Seeing many possible views of the same area from fixed and mobile cameras could be confusing to a human, but a computer can combine it all, track people and objects and notice significant events. (Credit: Engineering Communications)
According to Cornell researchers, the job of monitoring a security camera would be performed better by robots than by humans, due to their ability to communicate at the speed of light and share images.
The researchers are designing a system to enable groups of robots to share information as they move about and, if required, get help in inferring what they see, enabling them to conduct surveillance as a single unit possessing numerous eyes. Other than surveillance, the new technology may help when groups of robots substitute humans when dealing with dangerous tasks, such as cleaning up after a nuclear meltdown, disposing of landmines, or surveying the damage after a hurricane or flood.
Kilian Weinberger, associate professor of computer science, is partnering on the project with Silvia Ferrari, professor of mechanical and aerospace engineering, and Mark Campbell, the John A. Mellowes ’60 Professor in Mechanical Engineering.
Once you have robots that cooperate you can do all sorts of things.
Their research, “Convolutional-Features Analysis and Control for Mobile Visual Scene Perception", is supported by a four-year $1.7 million grant from the U.S. Office of Naval Research (ONR). The researchers will rely on their extensive expertise with computer vision. They will match and join images of the same area from a number of cameras, identify objects, and track objects and people from one place to another. The task will require revolutionary research, Weinberger said, because previous research in the field has concentrated on examining images from a single camera as it moves about, and frequently, a camera that is stationary. The new system will combine data from mobile observers, fixed cameras, and outside sources.
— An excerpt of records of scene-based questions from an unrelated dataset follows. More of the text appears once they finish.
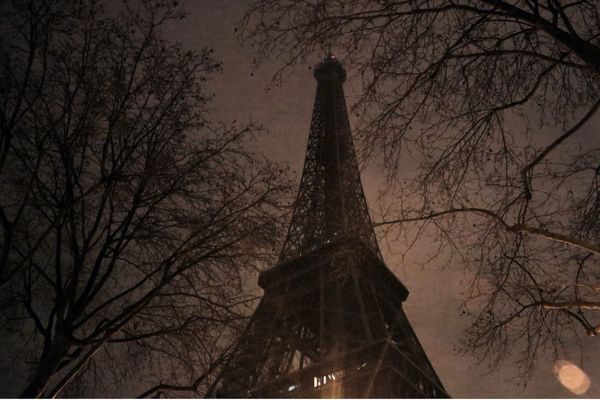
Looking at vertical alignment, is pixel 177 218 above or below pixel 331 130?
below

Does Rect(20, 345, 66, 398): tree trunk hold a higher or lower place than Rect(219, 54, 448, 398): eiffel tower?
lower

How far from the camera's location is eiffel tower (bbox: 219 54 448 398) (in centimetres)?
2049

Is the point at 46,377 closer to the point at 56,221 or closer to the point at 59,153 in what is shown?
the point at 56,221

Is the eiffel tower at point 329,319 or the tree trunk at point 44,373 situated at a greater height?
the eiffel tower at point 329,319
The mobile observers might include independent ground vehicles, aircrafts and perhaps humanoid robots moving through a crowd. They will transmit their images to a central control unit, which might have access to other cameras observing the region of interest. Additionally, it will access the internet for support with regards to labeling what it observes - for instance, how to open the container, the car brand, or identity of the person.
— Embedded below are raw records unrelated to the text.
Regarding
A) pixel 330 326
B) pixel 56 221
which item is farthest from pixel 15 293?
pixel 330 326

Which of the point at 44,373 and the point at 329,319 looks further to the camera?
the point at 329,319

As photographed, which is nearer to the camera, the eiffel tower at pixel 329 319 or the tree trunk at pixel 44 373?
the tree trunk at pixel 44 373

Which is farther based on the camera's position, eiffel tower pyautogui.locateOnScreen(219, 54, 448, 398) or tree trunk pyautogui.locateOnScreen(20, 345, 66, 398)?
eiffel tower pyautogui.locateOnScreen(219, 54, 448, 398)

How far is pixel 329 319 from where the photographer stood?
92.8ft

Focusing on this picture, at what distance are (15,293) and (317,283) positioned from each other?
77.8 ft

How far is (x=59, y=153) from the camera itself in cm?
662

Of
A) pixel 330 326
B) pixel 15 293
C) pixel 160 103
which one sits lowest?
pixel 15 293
The system might pick up an important face, then track that face through the crowd, Weinberger put forward. In previous work, Ferrari created what might be defined as a robot game of Marco Polo, where a group of hunters track targets through a difficult environment.
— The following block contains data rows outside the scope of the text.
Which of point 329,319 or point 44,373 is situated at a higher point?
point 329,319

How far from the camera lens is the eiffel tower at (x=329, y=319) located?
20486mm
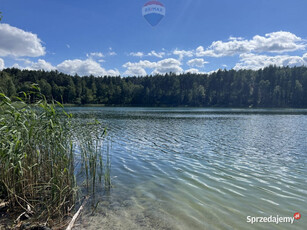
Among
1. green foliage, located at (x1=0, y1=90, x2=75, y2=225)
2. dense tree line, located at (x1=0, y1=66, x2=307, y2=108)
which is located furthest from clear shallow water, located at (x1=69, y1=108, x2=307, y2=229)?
dense tree line, located at (x1=0, y1=66, x2=307, y2=108)

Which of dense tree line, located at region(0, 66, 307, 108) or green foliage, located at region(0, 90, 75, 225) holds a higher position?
dense tree line, located at region(0, 66, 307, 108)

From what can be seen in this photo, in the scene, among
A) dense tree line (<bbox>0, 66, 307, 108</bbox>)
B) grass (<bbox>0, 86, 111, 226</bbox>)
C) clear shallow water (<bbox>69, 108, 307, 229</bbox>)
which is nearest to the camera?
grass (<bbox>0, 86, 111, 226</bbox>)

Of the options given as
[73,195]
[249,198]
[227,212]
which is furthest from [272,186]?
[73,195]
Being aware of the context of a scene, robot observers may sense suspicious actors and activities that might otherwise go undetected. A person running on a college campus may be a common occurrence but in a secured area it may require further inspection.
The central technology is a mixture of “deep learning” that allows a computer to interpret images, and “Bayesian modeling,” which allows it to update its model of the world as new data comes in. The programming will also have a “planning function” to understand how to gain extra data necessary to resolve doubt. It will assist its mobile agents to avoid hurdles and, if needed, guide them to locations where a closer look is required.
While the Navy might position such systems with drone aircraft or other autonomous vehicles, the Cornell team plans primary tests on the Cornell campus. They use research robots to “surveil” crowded areas, whilst gaining an overview from already installed webcams. This work might result in combining the new technology into campus security, Ferrari suggested.
Besides the ONR grant, earlier work by the researchers was supported by the National Science Foundation and the U.S. Department of Energy.